_Task statement_.
Extract the text of every entry below exactly; leave images out.

_Provided records_.
++++

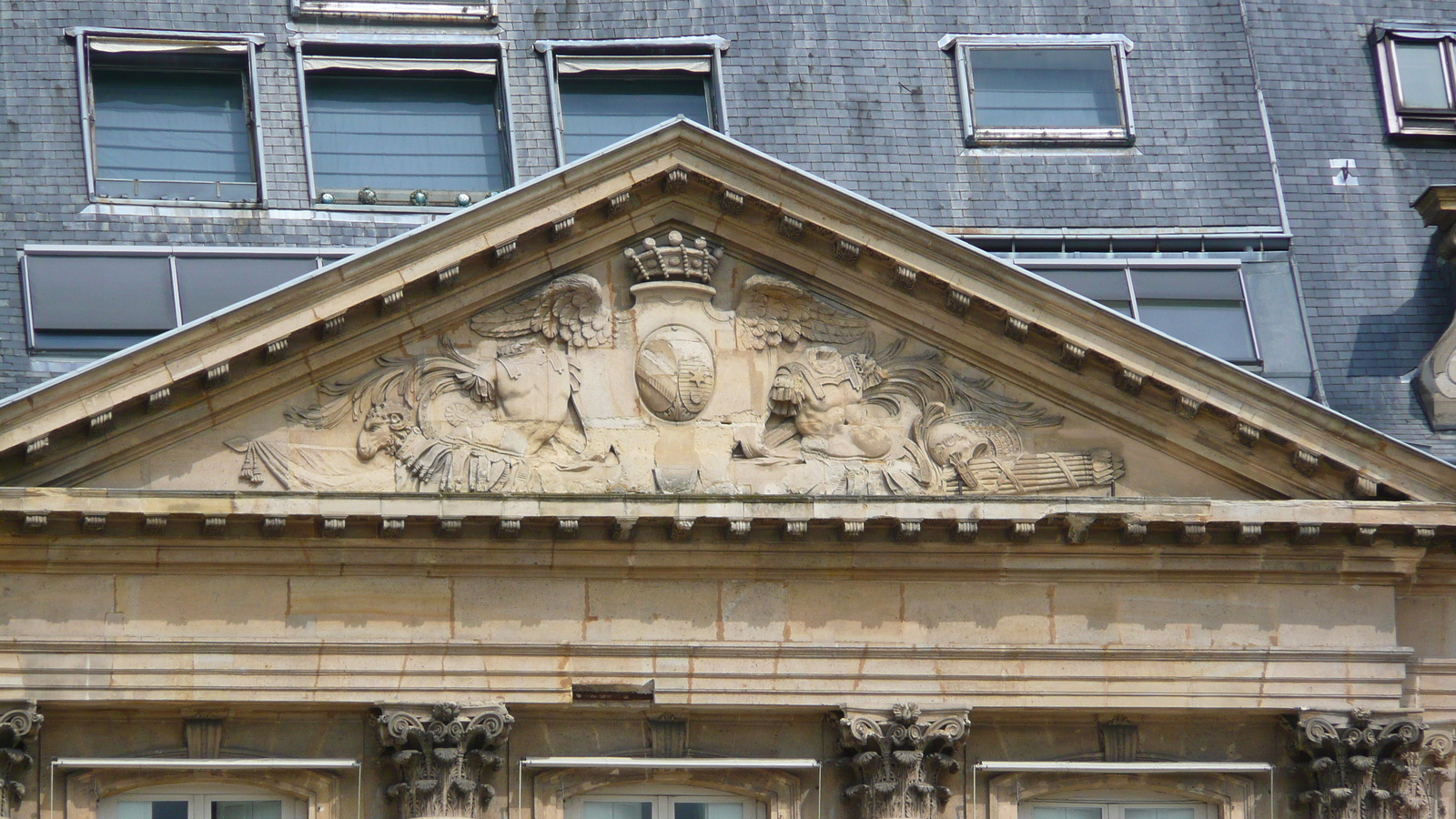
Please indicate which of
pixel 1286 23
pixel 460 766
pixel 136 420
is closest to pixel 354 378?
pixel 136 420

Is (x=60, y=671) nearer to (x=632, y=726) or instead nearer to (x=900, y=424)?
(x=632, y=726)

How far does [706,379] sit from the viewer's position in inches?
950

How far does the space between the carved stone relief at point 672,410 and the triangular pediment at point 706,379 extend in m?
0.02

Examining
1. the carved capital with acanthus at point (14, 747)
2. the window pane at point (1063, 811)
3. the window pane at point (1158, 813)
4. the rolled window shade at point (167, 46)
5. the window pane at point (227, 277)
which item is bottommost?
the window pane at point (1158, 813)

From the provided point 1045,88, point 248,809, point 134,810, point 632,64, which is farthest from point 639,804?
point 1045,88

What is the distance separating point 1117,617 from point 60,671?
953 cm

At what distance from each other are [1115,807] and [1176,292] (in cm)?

++++

_Correct response_.
Please indicate which of
pixel 1286 23
pixel 460 766
pixel 136 420
is closest to pixel 354 378?
pixel 136 420

Is (x=60, y=671) nearer to (x=632, y=726) or instead nearer to (x=900, y=424)?
(x=632, y=726)

How far does [706,379] sit from the viewer's position in inches?
950

How far does the space between the carved stone relief at point 672,410 and the triangular pediment at point 706,379 extend in m?
0.02

Examining
1. the carved capital with acanthus at point (14, 747)
2. the window pane at point (1063, 811)
3. the window pane at point (1158, 813)
4. the rolled window shade at point (167, 46)
5. the window pane at point (227, 277)
which item is bottommost?
the window pane at point (1158, 813)

From the provided point 1045,88, point 248,809, point 134,810, point 632,64, which is farthest from point 639,804?
point 1045,88

What is the distance separating point 1117,617 from point 60,671?
953 cm

At what distance from each other are [1115,807] and [1176,292] (in cm)?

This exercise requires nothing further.